Como a define o concílio Vaticano I, a fé é um obséquio razoável; razoável porque, enquanto a vida dos outros seres vivos que connosco habitam este planeta é regulada pelo instinto, nós, descendentes do Homo Sapiens regulamos a nossa pela razão; hoje apesar, ou precisamente por causa, dos avanços da ciência é mais lógico, mais plausível, mais humanamente credível a existência de Deus que a sua não existência.
Para além de ser razoável a fé é também um obséquio porque nunca poderá ser provada, nunca será uma conclusão científica, será sempre um passo no escuro e no vazio, uma decisão.
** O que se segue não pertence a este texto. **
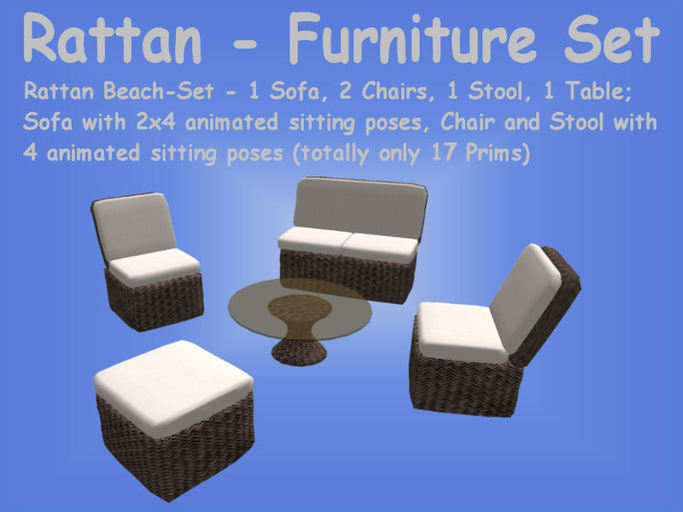 Rattan - Furniture Set

Rattan Beach-Set - 1 Sofa, 2 Chairs, 1 Stool, 1 Table; Sofa with 2x4 animated sitting poses, Chair and Stool with 4 animated sitting poses (totally only 17 Prims)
Depois de minimamente satisfeitas as exigências da razão, a fé é uma opção; uns dão o passo para além do que pode ser conhecido; outros não arriscam, excessivamente cautos, esperam que a razão lhes encha as medidas e responda a todas as suas questões o que nunca acontece nem vai acontecer.
(…) O rico insistiu: 'Peço-te, pai Abraão, que envies Lázaro à casa do meu pai, pois tenho cinco irmãos; que os previna, a fim de que não venham também para este lugar de tormento.' Disse-lhe Abraão: 'Têm Moisés e os Profetas; que os oiçam!' Replicou-lhe ele: 'Não, pai Abraão; se algum dos mortos for ter com eles, hão-de arrepender-se.' Abraão respondeu-lhe: 'Se não dão ouvidos a Moisés e aos Profetas, tão-pouco se deixarão convencer, se alguém ressuscitar dentre os mortos.'» Lucas 16, 27-31
Ninguém pode culpar a Deus por não lhe ter dado o dom da fé. Só não acredita quem é orgulhoso e idolatriza a razão; só não acredita quem não quer dar o passo no desconhecido para além da razão; só não petisca quem não arrisca; só não acredita quem não quer.